His face turns pale, his hands tremble. His head ends up in the folds of the towel while Jannik seems to fall into the nightmare of a malaise halfway through the game. In Australia bad memories of Wimbledon resurface, and of one of the very few matches lost by Sinner in 2024, in the quarterfinals against Daniil Medvedev. But then they disappear in eleven minutes. That's enough for the Italian - who takes a long break in the locker room - to get back in control of the match against Rune and beat the Dane in four sets (6-3, 3-6, 6-3, 6-2) while, a few courts further on, Lorenzo Sonego also made Italy jump on their seats, reaching his first Slam quarter-finals (beating Tien 6-3, 6-2, 3-6, 6-1).

But these are moments of great concern when Sinner begins to feel nauseated and short of breath, in the middle of the third set. In addition, there is that trembling in his hands while he lifts the water bottle: something already seen a few months ago in Djokovic's changeovers. Signs that - according to experts - could also be traced back to strong states of anxiety.

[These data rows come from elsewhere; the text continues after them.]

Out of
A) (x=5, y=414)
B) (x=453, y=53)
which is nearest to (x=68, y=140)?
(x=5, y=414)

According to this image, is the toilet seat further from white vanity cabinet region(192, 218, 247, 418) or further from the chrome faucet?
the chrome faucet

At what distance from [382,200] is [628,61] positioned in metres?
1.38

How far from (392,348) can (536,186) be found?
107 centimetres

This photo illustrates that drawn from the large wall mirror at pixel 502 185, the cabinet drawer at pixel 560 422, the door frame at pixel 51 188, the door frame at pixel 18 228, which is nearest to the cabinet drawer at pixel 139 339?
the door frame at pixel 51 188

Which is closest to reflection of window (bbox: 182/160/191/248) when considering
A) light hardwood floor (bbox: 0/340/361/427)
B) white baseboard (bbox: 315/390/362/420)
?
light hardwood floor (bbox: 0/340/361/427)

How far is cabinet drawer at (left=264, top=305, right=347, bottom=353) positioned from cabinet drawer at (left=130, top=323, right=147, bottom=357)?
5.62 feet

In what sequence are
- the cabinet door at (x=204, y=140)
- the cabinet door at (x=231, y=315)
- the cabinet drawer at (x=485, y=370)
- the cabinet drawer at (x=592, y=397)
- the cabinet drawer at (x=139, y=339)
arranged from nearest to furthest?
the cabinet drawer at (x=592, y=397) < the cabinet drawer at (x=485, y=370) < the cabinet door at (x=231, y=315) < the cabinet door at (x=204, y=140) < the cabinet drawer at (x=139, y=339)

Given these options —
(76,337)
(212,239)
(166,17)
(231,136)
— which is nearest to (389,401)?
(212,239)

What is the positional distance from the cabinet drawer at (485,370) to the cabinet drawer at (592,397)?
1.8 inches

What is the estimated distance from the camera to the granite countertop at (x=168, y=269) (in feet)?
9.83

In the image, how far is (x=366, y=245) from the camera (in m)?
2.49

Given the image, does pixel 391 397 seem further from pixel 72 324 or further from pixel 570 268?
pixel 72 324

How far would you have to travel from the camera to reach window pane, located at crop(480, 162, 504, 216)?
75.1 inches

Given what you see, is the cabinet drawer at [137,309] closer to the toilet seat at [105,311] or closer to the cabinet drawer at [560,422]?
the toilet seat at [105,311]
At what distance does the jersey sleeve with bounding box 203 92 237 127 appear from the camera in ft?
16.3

They are above all signs of a day that started badly and continued worse, with the number one on his legs and a match to close out against the recovered Dane. A difficult match therefore, with a hitter with no qualms to contain: "I didn't feel very well today, no injuries but a feeling of general malaise - said Jannik -. I had slept a lot last night, and if I hadn't set the alarm I would have continued to do so; but when I woke up I didn't feel well. I don't want to go into the details of what happened". The Italian says he went to the doctor before playing, that he changed his usual pre-match routine precisely because he wasn't feeling well: "I tried to put all my energy into this match - he explains -, I tried to manage and overcome the difficulties. Luckily I succeeded". A sign that something disturbed the game of the number one in the world, who was also able to take advantage of a twenty-minute stoppage when the net hook collapsed after his serve: "It helped me".

The incident is shrouded in mystery. Because at Wimbledon there was talk of a virus, in Australia the blame is on the heat and a possible "drop in blood pressure" later recovered thanks to "a little cold water on the head" in the medical timeout, as the world number one himself says. A break with added spice post-match by Rune. The Dane also gets treated towards the end and then in the press conference he says: "It's right that he got checked, but I think it took longer than it should have at a time when I had momentum (it happened with Sinner 2-1 in the third set). Then he came back and was fine, so I don't know what they did to him".

The fact is that from there the Azzurri's game took off again: the objective was achieved quarter finals, reached the tenth place at Slam level for the fifteenth time in a row (only the big 3 had managed it, until yesterday), tied with Pietrangeli. In the sights - in the quarterfinals - now there is an old acquaintance, Alex De Minaur, sacrificial lamb par excellence against Jannik. The host has never beaten the 23-year-old from Alto Adige in 9 direct clashes: only in 2024 has he been knocked out three times. The fact is that Sinner's path from the early rounds to the final is always that of the favorite with the lowest odds. The only unknown, the only doubt: the champion's physique. The hope is that yesterday's was a temporary failure in the torrid Australian afternoon.

And the blue of the Melbourne courts makes us dream of an all-Italian semifinal. Yesterday Lorenzo Sonego signed the 'quarterfinals' feat after 26 Slam attempts. The next challenge, again on Wednesday, is Ben Shelton: "I will try to avenge Lorenzo (Musetti, ed.) eliminated by the left-handed American". Should he and Jannik advance to the next round, there is the prospect of a home derby that is worth an invaluable page of history for Italian tennis.